▶ [Excerpted text]
————————
On June 24, 2010, the Supreme Court decided Skilling v. United States, No. 08-1394, holding that the publicity surrounding the downfall of Enron Corporation did not prevent an officer of the corporation from receiving a fair trial, but his conviction for "honest-services fraud" was flawed and may have to be set aside because the relevant statute, 18 U.S.C. § 1346, applies only to bribery or kickback schemes and his conduct involved neither of these.
Before Jeffrey Skilling, an officer of Enron, was tried on a large number of charges arising from the corporation's collapse, he moved for a change of venue, arguing that the extensive publicity about Enron's demise, coupled with hostility toward him personally, made it impossible for him to receive a fair trial in Houston, where the company had been headquartered. The district court denied the motion, but it took extensive steps to screen potential jurors for bias—including sending a 77-question, 14-page questionnaire to the entire jury pool and excluding for cause every prospective juror who said that a preexisting opinion about Enron or the defendants personally would prevent him or her from being impartial. The court also questioned the prospective jurors who passed this screening process both as a group and individually and permitted limited follow-up questioning by the lawyers for both sides. The resulting jury convicted Skilling, after a four-month trial, on 19 counts, including conspiracy to violate 18 U.S.C. § 1346, which proscribes fraudulent deprivations of "the intangible right to honest services," but it acquitted him on another nine counts.
On appeal, Skilling argued, among other things, that pretrial publicity and community prejudice prevented him from obtaining a fair trial and that the jury had improperly convicted him of honest-services fraud. The Fifth Circuit affirmed the conviction, holding that, although the volume and negative tone of media coverage in connection with Enron's failure created a rebuttable presumption of juror prejudice, the district court's "proper and thorough" voir dire procedures had enabled it to empanel an impartial jury. The Fifth Circuit also rejected Skilling's claim that his conduct did not constitute depriving Enron of his honest services, but it did not address his further argument that, if the honest-services statute applied to his conduct, it was unconstitutionally vague.
The Supreme Court affirmed in part, reversed in part, and remanded the case for further proceedings. It first held, in a holding in which six justices joined, that pretrial publicity and community prejudice had not prevented a fair trial. The Court stressed that juror exposure to news accounts of a crime does not presumptively deprive a defendant of a fair trial. Such a presumption arises only in extreme circumstances. Here, the large and diverse jury pool available in Houston, the fourth largest city in the country, dispelled the likelihood that 12 impartial jurors could not be found. The news stories about Enron and Skilling, although extensive, contained no blatantly prejudicial information. More than four years had passed between Enron's bankruptcy and Skilling's trial, and the extent of the news coverage diminished during that time. Finally, the jury's acquittal of Skilling on nine counts, as well as the fact that earlier Enron trials had not resulted in uniform success for the government, made it difficult for an appellate court to presume prejudice. The Court also praised the district court's efforts to screen the jury pool for actual prejudice and held that no prejudice had contaminated the jury that convicted Skilling. Justice Sotomayor, joined by Justices Stevens and Breyer, dissented from this aspect of the Court's judgment, asserting that Skilling did not receive a fair trial because of the pretrial publicity.
————————
▶ [Activity A] Reproduce the passage of the Skilling case summary from "On appeal, Skilling" to "was unconstitutionally vague.".
▶ [Activity B] In the Skilling case summary, on how many counts did the jury convict Skilling after the four-month trial?
The data has no role here.

▶ [Data section]
————————
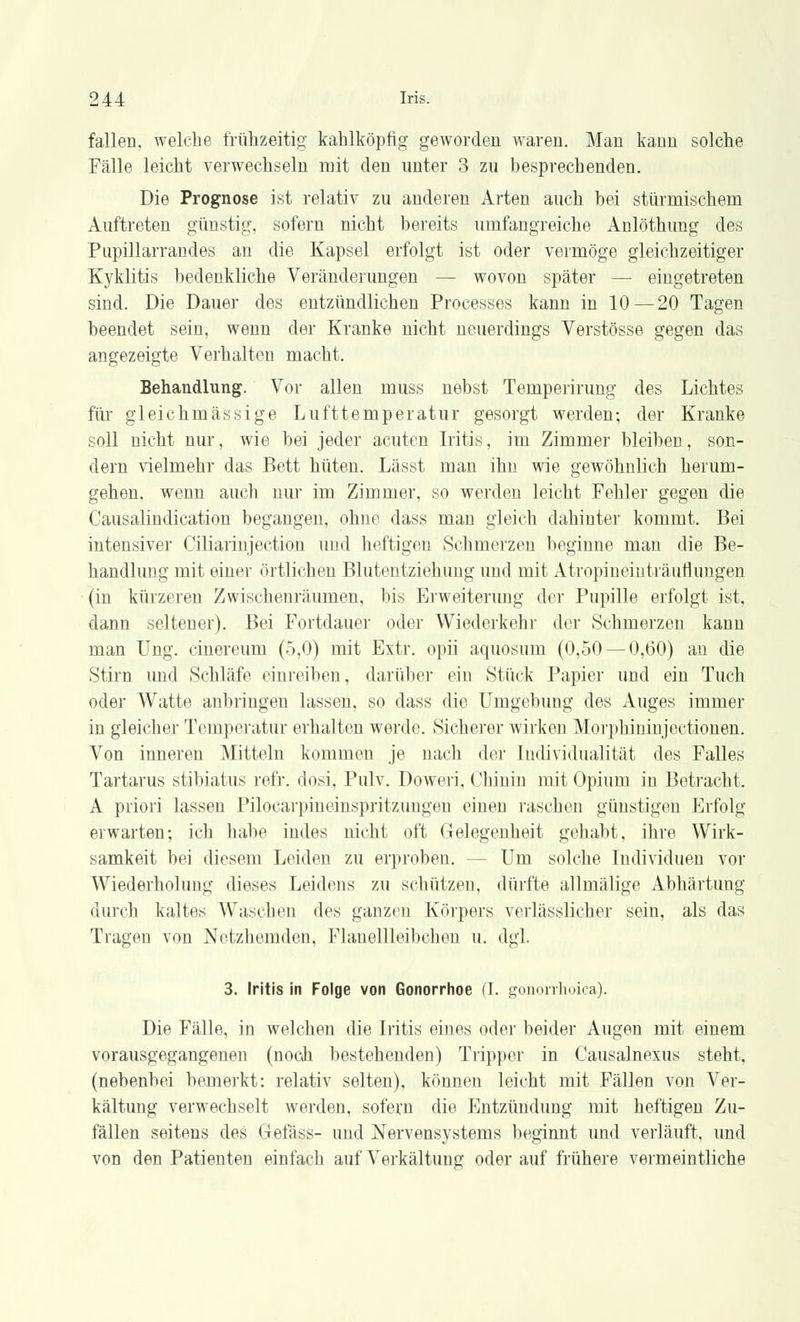 fallen, welche frühzeitig kahlköpfig geworden waren. Man kann solche Fälle leicht verwechseln mit den unter 3 zu besprechenden. Die Prognose ist relativ zu anderen Arten auch bei stürmischem Auftreten günstig, sofern nicht bereits umfangreiche Anlöthung des Pupillarrandes an die Kapsel erfolgt ist oder vermöge gleichzeitiger Kyklitis bedenkliche Veränderungen — wovon später — eingetreten sind. Die Dauer des entzündlichen Processes kann in 10—20 Tagen beendet sein, wenn der Kranke nicht neuerdings Verstösse gegen das angezeigte Verhalten macht. Behandlung. Vor allen muss nebst Temperirung des Lichtes für gleichmässige Lufttemperatur gesorgt werden; der Kranke soll nicht nur, wie bei jeder acuten Iritis, im Zimmer bleiben, son- dern vielmehr das Bett hüten. Lässt man ihn wie gewöhnlich herum- gehen, wenn auch nur im Zimmer, so werden leicht Fehler gegen die Causalindication begangen, ohne dass man gleich dahinter kommt. Bei intensiver Ciliarinjection und heftigen Schmerzen beginne man die Be- handlung mit einer örtlichen Blutentziehung und mit Atropineinträuflungen (in kürzeren Zwischenräumen, bis Erweiterung der Pupille erfolgt ist, dann seltener). Bei Fortdauer oder Wiederkehr der Schmerzen kann man Ung. cinereum (5,0) mit Extr. opii aquosum (0,50 — 0,60) an die Stirn und Schläfe einreiben, darüber ein Stück Papier und ein Tuch oder Watte anbringen lassen, so dass die Umgebung des Auges immer in gleicher Temperatur erhalten werde. Sicherer wirken Morphininjectionen. Von inneren Mitteln kommen je nach der Individualität des Falles Tartarus stibiatus refr. dosi, Pulv. Doweri, Chinin mit Opium in Betracht. A priori lassen Pilocarpineinspritzungeu einen raschen günstigen Erfolg erwarten; ich habe indes nicht oft Gelegenheit gehabt, ihre Wirk- samkeit bei diesem Leiden zu erproben. - - Um solche Individuen vor Wiederholung dieses Leidens zu schützen, dürfte allmälige Abhärtung durch kaltes Waschen des ganzen Körpers verlässlicher sein, als das Tragen von Netzhemden, Flanellleibchen u. dgl. 3. Iritis in Folge von Gonorrhoe (I. gonorrhoica). Die Fälle, in welchen die Iritis eines oder beider Augen mit einem vorausgegangenen (noch bestehenden) Tripper in Causalnexus steht, (nebenbei bemerkt: relativ selten), können leicht mit Fällen von Ver- kältung verwechselt werden, sofern die Entzündung mit heftigen Zu- fällen seitens des Gefäss- und Nervensystems beginnt und verläuft, und von den Patienten einfach auf Verkältung oder auf frühere vermeintliche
————————
▶ [Answer A]
On appeal, Skilling argued, among other things, that pretrial publicity and community prejudice prevented him from obtaining a fair trial and that the jury had improperly convicted him of honest-services fraud. The Fifth Circuit affirmed the conviction, holding that, although the volume and negative tone of media coverage in connection with Enron's failure created a rebuttable presumption of juror prejudice, the district court's "proper and thorough" voir dire procedures had enabled it to empanel an impartial jury. The Fifth Circuit also rejected Skilling's claim that his conduct did not constitute depriving Enron of his honest services, but it did not address his further argument that, if the honest-services statute applied to his conduct, it was unconstitutionally vague.

▶ [Answer B] 19 counts.